Comment 20 bfields 2009-07-12 19:34:23 UTC
Created attachment 22326 [details] fix possible reply cache leak Were you ever able to CONFIG_DEBUG_SLAB_LEAK? Looking at the code.... I can't see how the reply cache code could ever have been right. (Maybe I'm missing something.) As a stab in the dark, could you try the attached patch? (Compile-tested only.)
Comment 21 Andrew Randrianasulu 2009-07-13 12:13:37 UTC
Sorry, i think i write incorrect description, this bug occurs with SLUB memory allocator, not tried SLOB, and it was also preset with SLAB (only in latter case i can select CONFIG_DEBUG_SLAB_LEAK). i have CONFIG_SLUB_DEBUG=y # CONFIG_SLAB is not set CONFIG_SLUB=y # CONFIG_SLOB is not set in my currecnt .config. But slabinfo works with both SLUB and SLAB. So i added slab word in my bug description, because before i learn abot this small utility i only by pure chance found that SUnreclaim line actually grow with nfs server activity. Before it was nearly mystery for me. Will test patch today, but because i have sync argument in my /etc/exports testing will take some hours (i also want to be sure what slab not only grows, but also never shrinks)

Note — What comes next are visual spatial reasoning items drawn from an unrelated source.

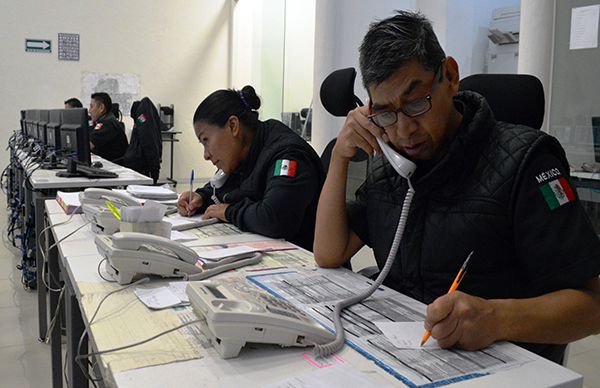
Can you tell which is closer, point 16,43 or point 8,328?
point 8,328

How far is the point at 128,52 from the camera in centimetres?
818

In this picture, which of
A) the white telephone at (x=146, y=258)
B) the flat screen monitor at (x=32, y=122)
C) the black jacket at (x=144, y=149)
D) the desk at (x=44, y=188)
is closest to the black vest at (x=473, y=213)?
the white telephone at (x=146, y=258)

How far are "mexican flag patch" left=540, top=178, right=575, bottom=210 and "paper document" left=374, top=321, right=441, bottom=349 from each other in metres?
0.34

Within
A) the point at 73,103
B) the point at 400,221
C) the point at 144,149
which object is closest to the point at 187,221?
the point at 400,221

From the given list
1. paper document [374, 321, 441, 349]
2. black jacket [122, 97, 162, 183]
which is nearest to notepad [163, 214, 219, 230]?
paper document [374, 321, 441, 349]

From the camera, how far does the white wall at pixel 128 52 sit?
7.60m

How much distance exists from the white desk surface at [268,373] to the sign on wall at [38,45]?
793 centimetres

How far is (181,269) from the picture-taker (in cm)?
128

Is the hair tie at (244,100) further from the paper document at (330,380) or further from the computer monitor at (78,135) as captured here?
the paper document at (330,380)

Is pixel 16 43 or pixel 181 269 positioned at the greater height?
pixel 16 43

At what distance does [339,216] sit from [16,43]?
7.61 m

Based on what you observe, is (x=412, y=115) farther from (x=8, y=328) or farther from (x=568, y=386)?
(x=8, y=328)

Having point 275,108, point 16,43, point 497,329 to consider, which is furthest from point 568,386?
point 16,43

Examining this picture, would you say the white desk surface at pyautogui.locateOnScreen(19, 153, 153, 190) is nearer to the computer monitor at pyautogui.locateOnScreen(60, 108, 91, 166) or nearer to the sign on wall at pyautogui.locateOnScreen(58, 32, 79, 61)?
the computer monitor at pyautogui.locateOnScreen(60, 108, 91, 166)
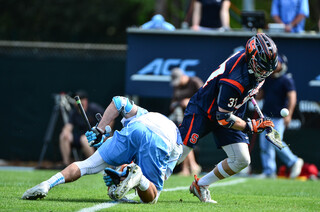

Comment 22 Andrew Randrianasulu 2009-07-21 05:54:27 UTC
No, sorry, but patch from #20 doesn't fix this bug. I'm only in the middle of "syncing local tree" phase, and after 6hrs of usage with patched kernel i have slab size Active / Total Size (% used) : 101871.09K / 104065.19K (97.9%) OBJS ACTIVE USE OBJ SIZE SLABS OBJ/SLAB CACHE SIZE NAME 1253056 1253051 99% 0.06K 19579 64 78316K kmalloc-64
Comment 23 bfields 2009-07-21 14:09:36 UTC
What is ""syncing local tree" phase"? Have you been able to try Neil's suggestion from #12 yet?
Comment 24 Andrew Randrianasulu 2009-07-21 17:16:14 UTC
I have Gentoo Linux on my client machine. Gentoo has app named "emerge-webrsync", it downloads over http huge tree of ebuilds in lzma-packed tarball, unpack them, and sync local working tree with newly-unpacked one. Tree is over 130K small files. As name suggest, tool uses rsync behind the scene, i think. Not sure if testing with DIFFERENT memory allocator actually makes sense, but i tried it some time ago, same bug. Right now i have 2.6.31-rc3-git5 with kmemleak enabled, let me boot it first, and then i will recompile with SLAB allocator and CONFIG_DEBUG_SLAB_LEAK and report here. (ah, just realized if leak is not in allocator code itself, different allocators should behave the same, SLAB just offer better debugging, yes?)
Comment 25 Andrew Randrianasulu 2009-07-22 10:10:38 UTC
Created attachment 22440 [details] /proc/slab_allocators before any NFS activity
Comment 26 Andrew Randrianasulu 2009-07-22 10:44:14 UTC
Created attachment 22441 [details] /proc/slab_allocators after client boot
Comment 27 Andrew Randrianasulu 2009-07-22 10:48:15 UTC
Created attachment 22442 [details] My current .config Something wrong with it, because i have slab size nearly at 100Mb right after booting my "server", before X start. I can't really test this bug with kernel configured like this, too few MBs in my machine. (i have only 256Mb RAM)
Comment 28 Andrew Randrianasulu 2009-07-25 03:39:05 UTC
I don't see this bug anymore with 2.6.31-rc4 Probably fixed with commit bc146d23d1358af43f03793c3ad8c9f16bbcffcb ("ide: fix memory leak when flush command is issued")
Comment 29 bfields 2009-07-27 21:44:49 UTC
OK, thanks for following up. Might be worth testing whether applying (or reverting) that single patch is enough to fix (or, respectively, reproduce) the problem. And then maybe see if it's gone into stable if appropriate.